** Source data follows **

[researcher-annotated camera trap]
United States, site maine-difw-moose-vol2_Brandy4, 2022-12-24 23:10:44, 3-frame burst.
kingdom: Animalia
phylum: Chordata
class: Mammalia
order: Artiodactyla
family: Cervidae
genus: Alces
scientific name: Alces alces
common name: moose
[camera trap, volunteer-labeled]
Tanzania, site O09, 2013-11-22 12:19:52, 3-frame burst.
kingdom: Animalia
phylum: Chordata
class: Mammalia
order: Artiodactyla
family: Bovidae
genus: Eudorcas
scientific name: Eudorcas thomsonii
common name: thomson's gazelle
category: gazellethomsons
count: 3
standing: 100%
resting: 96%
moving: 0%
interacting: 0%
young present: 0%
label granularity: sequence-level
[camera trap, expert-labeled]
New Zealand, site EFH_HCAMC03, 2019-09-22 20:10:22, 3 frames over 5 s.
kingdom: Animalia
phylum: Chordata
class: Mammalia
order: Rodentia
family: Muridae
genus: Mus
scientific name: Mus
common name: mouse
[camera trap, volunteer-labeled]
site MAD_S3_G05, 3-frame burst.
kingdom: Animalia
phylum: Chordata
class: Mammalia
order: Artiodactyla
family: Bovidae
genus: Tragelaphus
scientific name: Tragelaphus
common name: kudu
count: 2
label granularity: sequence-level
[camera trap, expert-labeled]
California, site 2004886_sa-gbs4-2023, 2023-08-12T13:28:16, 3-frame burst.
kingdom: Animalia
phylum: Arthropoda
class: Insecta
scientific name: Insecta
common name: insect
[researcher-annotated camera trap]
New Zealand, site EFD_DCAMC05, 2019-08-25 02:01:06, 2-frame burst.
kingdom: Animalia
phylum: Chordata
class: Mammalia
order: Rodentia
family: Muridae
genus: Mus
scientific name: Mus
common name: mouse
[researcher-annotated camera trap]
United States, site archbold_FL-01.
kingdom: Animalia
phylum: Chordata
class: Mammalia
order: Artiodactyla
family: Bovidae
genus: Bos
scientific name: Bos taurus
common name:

** End of Source data **

Output the line containing "common name: kudu" together with all later lines of the entries, exactly as written, through the final line.

common name: kudu
count: 2
label granularity: sequence-level
[camera trap, expert-labeled]
California, site 2004886_sa-gbs4-2023, 2023-08-12T13:28:16, 3-frame burst.
kingdom: Animalia
phylum: Arthropoda
class: Insecta
scientific name: Insecta
common name: insect
[researcher-annotated camera trap]
New Zealand, site EFD_DCAMC05, 2019-08-25 02:01:06, 2-frame burst.
kingdom: Animalia
phylum: Chordata
class: Mammalia
order: Rodentia
family: Muridae
genus: Mus
scientific name: Mus
common name: mouse
[researcher-annotated camera trap]
United States, site archbold_FL-01.
kingdom: Animalia
phylum: Chordata
class: Mammalia
order: Artiodactyla
family: Bovidae
genus: Bos
scientific name: Bos taurus
common name:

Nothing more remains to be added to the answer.